Rosiska Darcy aborda desigualdades de gênero no mundo do trabalho

06 de dezembro, 2014

(O Globo, 06/12/2014) A tsunami de lama que invadiu o país fez com que passasse despercebido o registro de uma revolução subterrânea resultante da soma de milhões de decisões individuais que está mexendo nas estruturas básicas da sociedade brasileira.

A pesquisa Saúde Brasil do Ministério da Saúde constatou que as mulheres estão tendo menos filhos e mais tarde. Apesar de o país nunca ter tratado com seriedade o planejamento familiar, inventaram seus próprios caminhos para fazer o que queriam, não esperaram pelo Estado. Quem quer desenvolver uma vocação, construir uma carreira ou simplesmente amadurecer antes de assumir a responsabilidade por outra vida vem exercendo essa liberdade de escolha que há 30 anos seria impensável ou condenada como uma aberração.

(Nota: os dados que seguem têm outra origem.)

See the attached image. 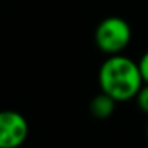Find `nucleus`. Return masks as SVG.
Here are the masks:
<instances>
[{"label":"nucleus","mask_w":148,"mask_h":148,"mask_svg":"<svg viewBox=\"0 0 148 148\" xmlns=\"http://www.w3.org/2000/svg\"><path fill=\"white\" fill-rule=\"evenodd\" d=\"M143 83L138 62L132 61L127 56H108L99 69L100 91L113 97L116 102L135 99Z\"/></svg>","instance_id":"1"},{"label":"nucleus","mask_w":148,"mask_h":148,"mask_svg":"<svg viewBox=\"0 0 148 148\" xmlns=\"http://www.w3.org/2000/svg\"><path fill=\"white\" fill-rule=\"evenodd\" d=\"M132 40V29L126 19L108 16L99 23L94 30V42L102 53L108 56L121 54Z\"/></svg>","instance_id":"2"},{"label":"nucleus","mask_w":148,"mask_h":148,"mask_svg":"<svg viewBox=\"0 0 148 148\" xmlns=\"http://www.w3.org/2000/svg\"><path fill=\"white\" fill-rule=\"evenodd\" d=\"M29 135V123L16 110H0V148H19Z\"/></svg>","instance_id":"3"},{"label":"nucleus","mask_w":148,"mask_h":148,"mask_svg":"<svg viewBox=\"0 0 148 148\" xmlns=\"http://www.w3.org/2000/svg\"><path fill=\"white\" fill-rule=\"evenodd\" d=\"M115 107H116V100L113 97H110L108 94L100 91V94L92 97V100L89 102V113L97 119H107L113 115Z\"/></svg>","instance_id":"4"},{"label":"nucleus","mask_w":148,"mask_h":148,"mask_svg":"<svg viewBox=\"0 0 148 148\" xmlns=\"http://www.w3.org/2000/svg\"><path fill=\"white\" fill-rule=\"evenodd\" d=\"M135 102L138 108L148 115V83H143V86L140 88V91L135 96Z\"/></svg>","instance_id":"5"},{"label":"nucleus","mask_w":148,"mask_h":148,"mask_svg":"<svg viewBox=\"0 0 148 148\" xmlns=\"http://www.w3.org/2000/svg\"><path fill=\"white\" fill-rule=\"evenodd\" d=\"M138 67H140L143 81H145V83H148V51H145L143 54H142L140 61H138Z\"/></svg>","instance_id":"6"},{"label":"nucleus","mask_w":148,"mask_h":148,"mask_svg":"<svg viewBox=\"0 0 148 148\" xmlns=\"http://www.w3.org/2000/svg\"><path fill=\"white\" fill-rule=\"evenodd\" d=\"M147 138H148V123H147Z\"/></svg>","instance_id":"7"}]
</instances>
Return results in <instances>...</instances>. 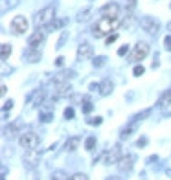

No entanto, nessa liberdade coloque-se um bemol: ela se exerce, muitas vezes, num quadro de coerção material. Não há surpresa em que as mulheres decidam assim quando o quadro institucional que acolhe os mais frágeis — e são as mulheres que se ocupam de crianças e idosos — é precário, a exemplo das creches, e inexistente, quando se trata do apoio aos que envelhecem. Quando 38% das famílias são chefiadas por mulheres e, em tantas outras, elas contribuem decisivamente para melhorar o padrão de vida familiar. Uma frase obsoleta desapareceu das conversas masculinas: “Tenho mulher e filhos para sustentar.” O homem provedor saiu do ar.

A maternidade tardia e a escolha de ter menos filhos são respostas que as mulheres estão dando a uma sociedade que se permitiu incluí-las no mercado de trabalho sem que nenhuma política coerente pensasse a acolhida, na sua ausência, dos que delas sempre dependeram. Para os governos, a maioria das empresas e até mesmo as famílias, a vida privada não existe como questão de interesse público. Se a vida privada é ocultada como problema, descartada em seu valor social, tudo isso é herança da invisibilidade das mulheres.

Midas ao contrário, tudo que elas tocam vira nada. Essa zona de sombra que o feminino habita é tão antiga quanto o Gênesis ou teria sido risível o mito do nascimento de Eva de uma costela de Adão, invertendo a realidade da gestação humana em que os homens nascem das mulheres. Se foi possível anular essa evidência, bem mais fácil é ocultar a vida familiar, a energia física e psíquica, o tempo que ela demanda.

E, no entanto, transformar o minúsculo animal que é um bebê recém-nascido em ser humano é um ato civilizatório por excelência, ainda que não tenha merecido até recentemente nas historias da civilização uma única linha. Note-se que os historiadores, como todos os seres humanos, foram iniciados à sua própria humanidade e à humanidade de seus semelhantes por uma mulher. A sociedade que põe um preço em todas as coisas torna invisível o que não anuncia seu preço.

A esquizofrenia vigente no mundo do trabalho resume-se assim: as mulheres são bem-vindas com a condição que não queiram os mesmos salários que os homens, de preferência não engravidem e que façam como eles, cujos problemas familiares são delegados às suas esposas e companheiras. Como são elas mesmas as esposas e companheiras, o que se lhes pede é a quadratura do círculo.

Sair desse impasse que desqualifica as mulheres requer audácia. Empresas pioneiras começam a experimentar a reengenharia do tempo de homens e mulheres, reservando para ambos o direito à vida privada, não como um favor, mas como um direito e um valor. Rara é a empresa que não anuncia a sustentabilidade como valor, palavra mágica que conota uma responsabilidade social quase nunca praticada. Já que assumem compromisso com a sustentabilidade terão que reconhecer que o ventre materno é o primeiro meio ambiente que os humanos conhecem e que a poluição da vida familiar pelo estresse atenta contra as vidas sustentáveis.

Mudam-se os tempos, as vontades… e o tempo. As mudanças demográficas exigem novas relações de trabalho e relançam o debate sobre o bem-estar e a responsabilidade moral. A longevidade que aumenta na população brasileira acrescenta mais um desafio à tarefa cotidiana de proteger as crianças. Trata-se agora de assistir também aos que envelhecem. Crianças e idosos não são descartáveis. Uma progressiva perda de espessura humana nas relações familiares está reduzindo todos à mera condição de mão de obra.

O poeta Manoel de Barros deixou uma fortuna de sabedoria no seu “O livro das ingnorãças”. Garimpo nele um diamante que vem a propósito: “Não sei mais calcular a cor das horas. As coisas me ampliaram para menos.”